Even in this mega-media age in the wired and networked world that knows no commercial and intellectual boundaries, national sovereignty must remain sacrosanct if international chaos is to be avoided. This is even more important in the era of strategic uncertainty. If the basic tenets of international law are violated, this will in itself contribute further to instability in the world and create still more uncertainties. It is axiomatic that when a nation is forced into a back-to-the-wall situation it is likely to be forced to take precipitate action that may endanger life and property in large areas of the world.
The increasing promiscuity in the international marketing of arms and ammunition is also leading to the creation of instability in many regions of the world as it creates disparities and spurs an arms race.
This is an important factor to be considered when taking up the issue of regional and international security and discussing ways and means to reduce threats to national sovereignty. The United Nations Arms Register has quite obviously not had the impact that it had been designed for. The vested commercial interests of powerful arms lobbies must not be allowed to annul years of diplomatic efforts to reduce tensions. Political considerations must not be allowed to override international security concerns; and militarised foreign policy should not dictate political discourse.
The factor of emerging developments in weapons technology will have a major bearing on international security in the coming decades. Also, the cost of military equipment is progressively rising and defence requirements have to compete with other pressing developmental needs.
Hence, to ensure security and stability, today all nations need to exhibit immense political will, ingenuity and imaginations while dealing with the various new factors and forces, which have come into play. While defence and national security can never be planned at the cost of development, it must be recognised that meaningful development cannot take place in an unstable security environment. In a situation of uncertainty and fear, industry can never hope to prosper and negative growth rates are likely to be achieved. It is a fundamental duty of the state to ensure the basic security of all its citizens and their enterprises.

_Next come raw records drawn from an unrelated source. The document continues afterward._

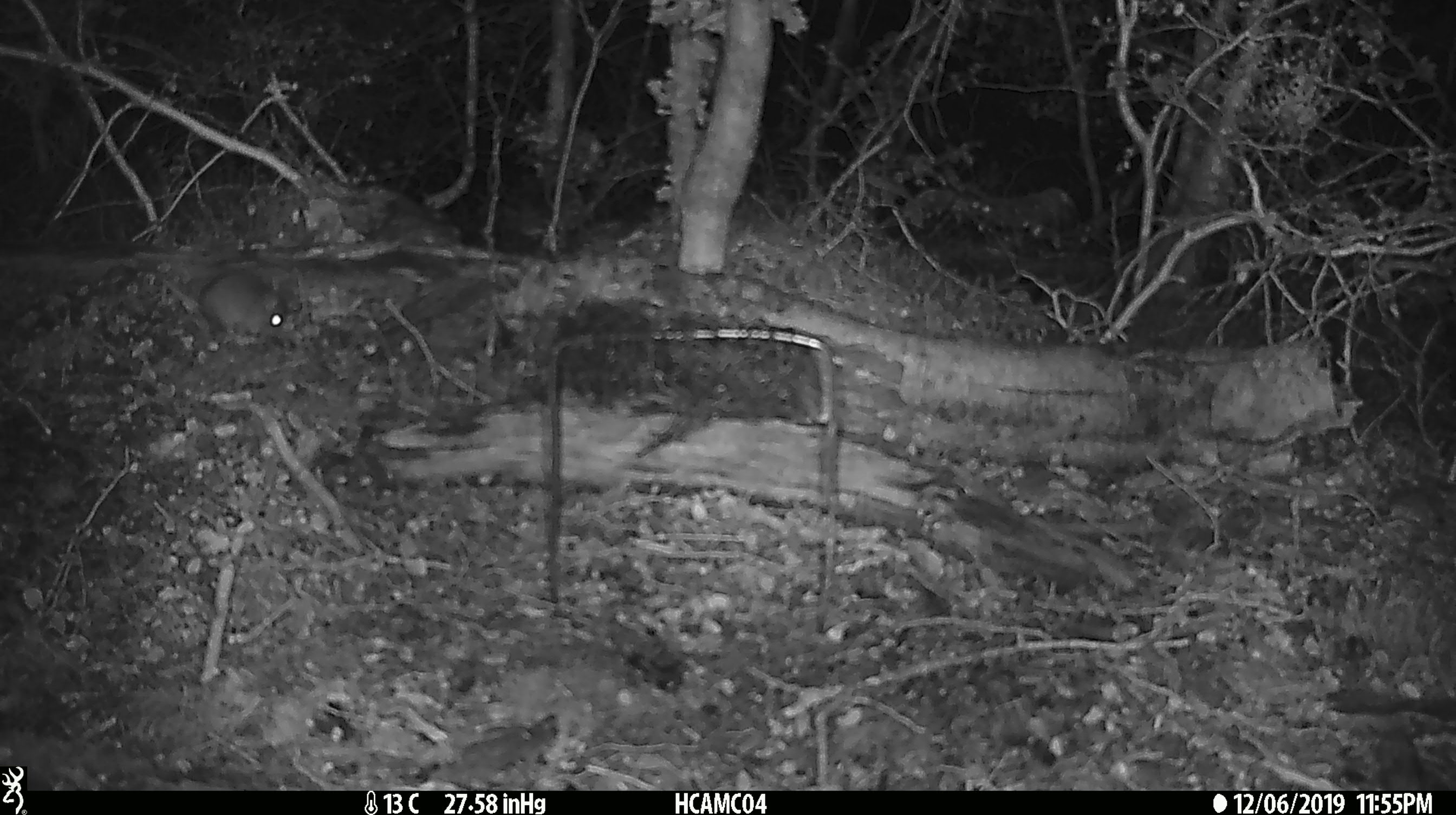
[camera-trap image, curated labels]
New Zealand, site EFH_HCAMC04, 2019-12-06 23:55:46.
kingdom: Animalia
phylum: Chordata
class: Mammalia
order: Rodentia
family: Muridae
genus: Mus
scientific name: Mus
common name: mouse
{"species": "mouse (Mus)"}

There is a need for greater understanding and cooperation among members of the international community to shift from confrontation to cooperation and evolve a viable security framework for the 21st century. Concepts like containment and balance of power are relics of the Cold War and are neither feasible nor desirable any longer.
What the people of the world need on priority are enhanced Impetus to human development and the safeguarding of values like human rights. This is possible only in an assured environment of durable peace. The great powers must take the lead in this noble venture.